Exercise ->
Report, as a single number, how many lines of the records contain the word "scientific".
::: Dataset
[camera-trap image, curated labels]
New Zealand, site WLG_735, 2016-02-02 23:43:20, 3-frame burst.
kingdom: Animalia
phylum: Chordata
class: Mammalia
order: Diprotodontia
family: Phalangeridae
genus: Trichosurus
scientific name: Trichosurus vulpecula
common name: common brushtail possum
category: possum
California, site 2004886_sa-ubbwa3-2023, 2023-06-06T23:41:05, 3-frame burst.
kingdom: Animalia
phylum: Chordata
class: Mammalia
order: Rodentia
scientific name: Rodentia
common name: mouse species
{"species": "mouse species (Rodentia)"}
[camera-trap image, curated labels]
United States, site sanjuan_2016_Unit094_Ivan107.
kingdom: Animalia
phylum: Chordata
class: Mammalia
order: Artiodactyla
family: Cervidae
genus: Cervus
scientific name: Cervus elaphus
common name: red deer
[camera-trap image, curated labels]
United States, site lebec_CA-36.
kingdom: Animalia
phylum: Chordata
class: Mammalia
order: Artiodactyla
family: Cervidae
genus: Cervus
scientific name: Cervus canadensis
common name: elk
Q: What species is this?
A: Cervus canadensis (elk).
::::::
Your solution ->
4